The most common site for metastasis of NECs of the GI tract is the liver, with up to 57% of tumors presenting with metastasis upon initial presentation [2]. Other sites of metastasis for GEP NEC at presentation include peritoneum (15.2%), soft tissue (12.3%), lung (10.5%) and bone (10.3%) [4]. Between 1.5 and 10.3% of patients with NET have brain metastasis, but the majority of these cases involve NETs of pulmonary origin [5, 6]. The presentation of brain metastasis has been studied in other neuroendocrine tumors including carcinoid tumor. In one study of 1633 patients with carcinoid tumors, 1.5% (n = 24) developed brain metastasis, while the most common sites of metastasis were lymph nodes (52%) and liver (39%) [7]. A retrospective study completed in 2016 analyzed the presentation of neuroendocrine tumors with metastases to the brain [6]. Regarding the location of the primary lesions, the overwhelming majority (84%, n = 24/31) were of pulmonary origin with other primaries located in the breast, esophagus, lymph nodes and uterus. Though case reports of metastatic brain neuroendocrine tumors originating from the pancreas and cervix have been reported, there are none to our knowledge of primaries originating in the large intestine [3, 8].
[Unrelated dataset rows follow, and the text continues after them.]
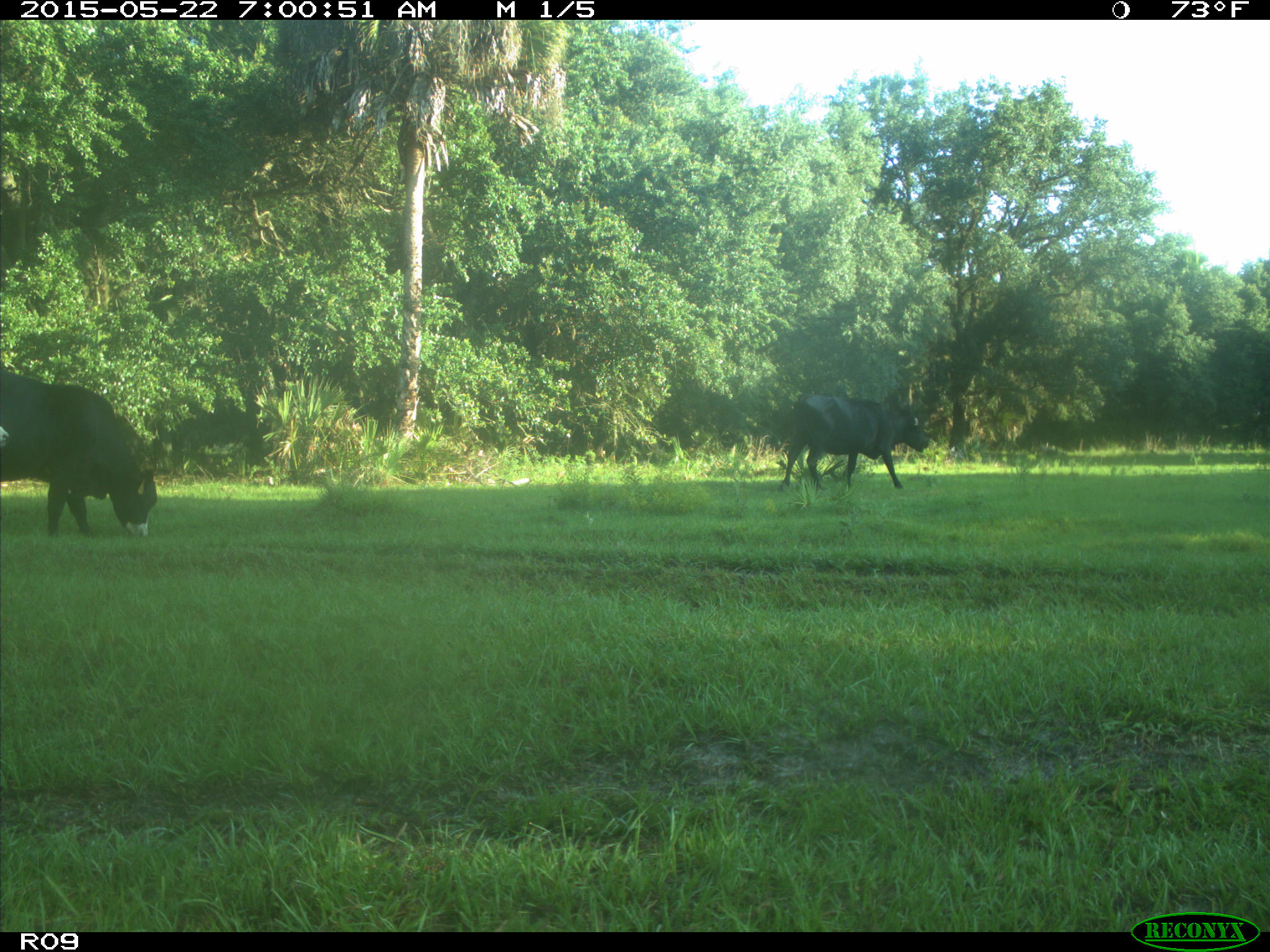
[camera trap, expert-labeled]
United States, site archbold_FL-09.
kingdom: Animalia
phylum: Chordata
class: Mammalia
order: Artiodactyla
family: Bovidae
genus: Bos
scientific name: Bos taurus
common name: domestic cow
In addition to the uncommon primary and metastatic location of this neuroendocrine carcinoma, the case is also intriguing due to its atypical clinical presentation. When meningeal metastasis occurs, most commonly from breast cancer, lung cancer, or melanoma, it often presents with symptoms of neurologic dysfunction related to the occupied area of metastases [9]. Rhun and colleagues describe the typical metastatic central nervous system presentation stemming from invasion or compression of neuronal tracts resulting in neurologic deficits and focal symptoms, or symptoms from invasion and compression of blood vessels resulting in cerebrovascular events. Resulting symptoms can be divided into cerebral, cranial nerve, and spinal cord/root dysfunction. Cerebral involvement can present as headache, acute change in mental status, ataxia, nausea, or vomiting. Cranial nerve involvement frequently causes diplopia or facial paresis. Lastly, spinal complications include lower motor neuron weakness, limb paresthesia, back or neck pain, and radiculopathy [9].
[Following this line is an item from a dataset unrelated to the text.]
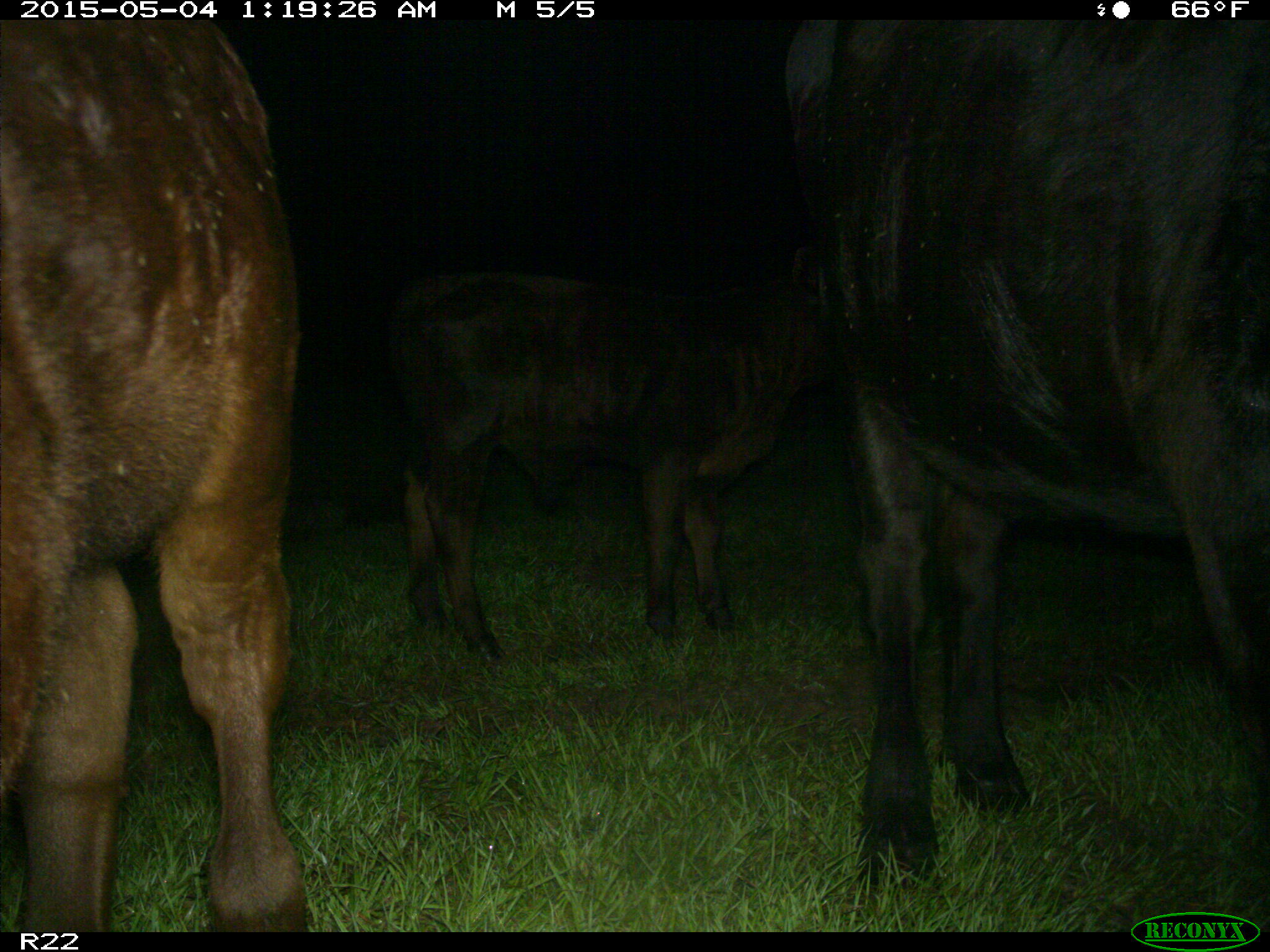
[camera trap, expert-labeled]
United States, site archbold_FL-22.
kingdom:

While the patient did experience a facial droop that may be attributable to facial nerve involvement or a posterior circulation transient ischemic attack, the progression of his illness to include fever and nuchal rigidity is extremely unusual for the presentation of carcinomatous meningitis. Few reports have been documented in patients with meningeal carcinomatosis that demonstrate symptoms such as meningismus, fever, and photophobia mimicking acute bacterial meningitis. Due to this historically uncommon presentation, literature is limited to case reports surrounding acute meningitis in relation to recurrent NETs.
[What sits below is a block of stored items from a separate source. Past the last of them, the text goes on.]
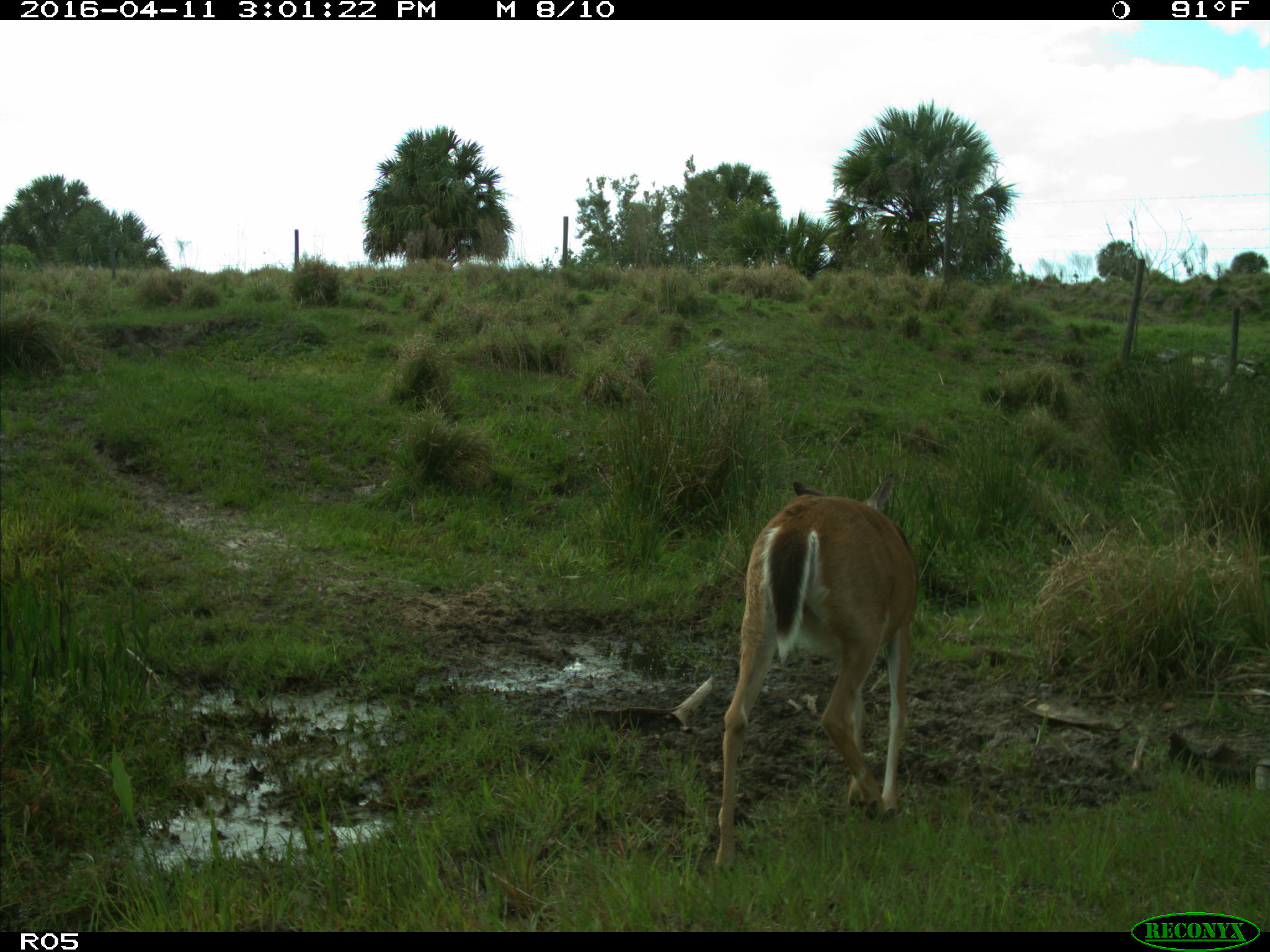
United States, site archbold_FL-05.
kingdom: Animalia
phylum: Chordata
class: Mammalia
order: Artiodactyla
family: Cervidae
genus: Odocoileus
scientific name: Odocoileus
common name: deer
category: unidentified deer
Moreover, a unique presentation of carcinomatous meningitis from NEC is exhibited in this patient with the uncommon primary location in the colon. To our knowledge, this is the first report of meningeal metastasis from a neuroendocrine tumor of the large intestine. While still a relatively rare tumor, incidence of gastrointestinal neuroendocrine tumors has significantly risen since the 1970s; it is therefore important to be aware of the common presenting symptoms of neuroendocrine tumors [10]. Though liver metastasis is the most common site for initial metastasis of GEP NEC, it is important to keep in mind the potential for metastasis to the CNS when evaluating a patient with NEC; neurological workup may be warranted. Additionally, while cranial nerve palsies and cerebrovascular events are more typical indications of meningeal metastases, patients may present with less-common symptoms, including those that are more often associated with acute bacterial meningitis.